Work to complete:
What to return is the tail of the data, from the line that contains "рабочий складывает детали в ящик;" down to the last line, copied exactly.

[[ Records shown, beginning ]]

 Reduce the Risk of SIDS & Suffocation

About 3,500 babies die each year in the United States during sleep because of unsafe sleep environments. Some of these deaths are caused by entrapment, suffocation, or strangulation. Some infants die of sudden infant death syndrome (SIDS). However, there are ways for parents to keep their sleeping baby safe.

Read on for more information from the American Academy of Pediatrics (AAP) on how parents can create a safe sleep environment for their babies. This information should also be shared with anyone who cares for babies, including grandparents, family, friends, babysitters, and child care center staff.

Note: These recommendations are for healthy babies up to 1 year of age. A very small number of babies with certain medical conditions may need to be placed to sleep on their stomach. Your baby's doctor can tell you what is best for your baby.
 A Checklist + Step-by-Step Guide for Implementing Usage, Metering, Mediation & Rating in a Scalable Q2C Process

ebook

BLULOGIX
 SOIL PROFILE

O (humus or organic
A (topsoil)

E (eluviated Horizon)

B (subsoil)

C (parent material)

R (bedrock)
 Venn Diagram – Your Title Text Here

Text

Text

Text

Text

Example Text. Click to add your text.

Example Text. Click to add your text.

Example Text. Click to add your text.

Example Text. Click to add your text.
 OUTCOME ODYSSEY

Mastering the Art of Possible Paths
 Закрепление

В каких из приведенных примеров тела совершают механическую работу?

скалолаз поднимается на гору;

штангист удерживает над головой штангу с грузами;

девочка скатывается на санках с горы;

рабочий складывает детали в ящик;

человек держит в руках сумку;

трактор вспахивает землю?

[[ Records shown, end ]]

Problem solution:
рабочий складывает детали в ящик;

человек держит в руках сумку;

трактор вспахивает землю?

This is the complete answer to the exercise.